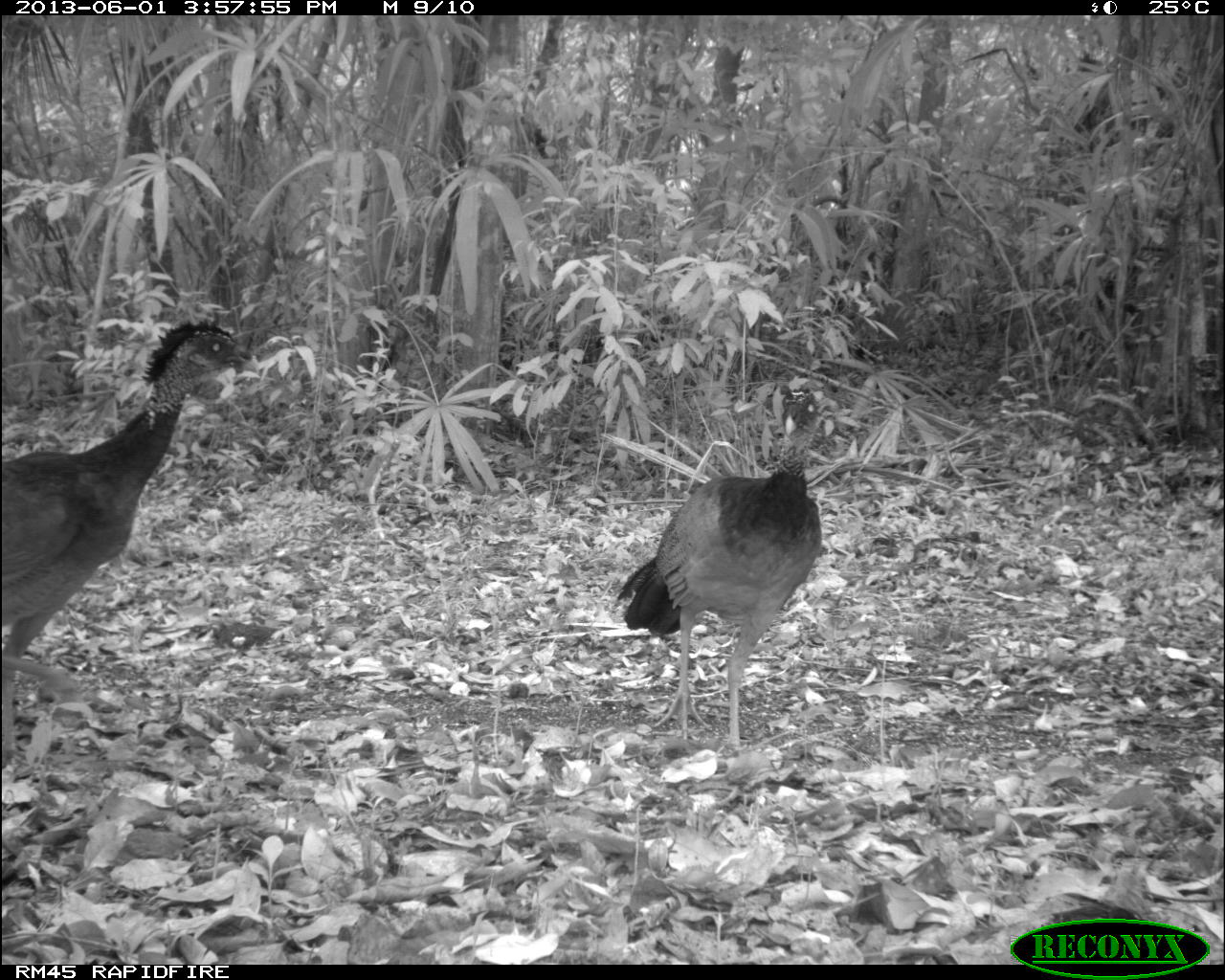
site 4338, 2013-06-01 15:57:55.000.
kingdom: Animalia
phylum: Chordata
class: Aves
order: Galliformes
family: Cracidae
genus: Crax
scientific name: Crax rubra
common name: great curassow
Crax rubra (great curassow), count 2, sex female.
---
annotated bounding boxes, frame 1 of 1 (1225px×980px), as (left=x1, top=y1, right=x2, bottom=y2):
crax rubra: (left=0, top=305, right=263, bottom=758); (left=605, top=384, right=824, bottom=752)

#### TASK TO CARRY OUT:
Starting at the line with "phylum: Chordata", copy each line through the end of the data, both ends included, and give nothing else.

#### EXERCISE RESULT:
phylum: Chordata
class: Aves
order: Galliformes
family: Cracidae
genus: Crax
scientific name: Crax rubra
common name: great curassow
Crax rubra (great curassow), count 2, sex female.
---
annotated bounding boxes, frame 1 of 1 (1225px×980px), as (left=x1, top=y1, right=x2, bottom=y2):
crax rubra: (left=0, top=305, right=263, bottom=758); (left=605, top=384, right=824, bottom=752)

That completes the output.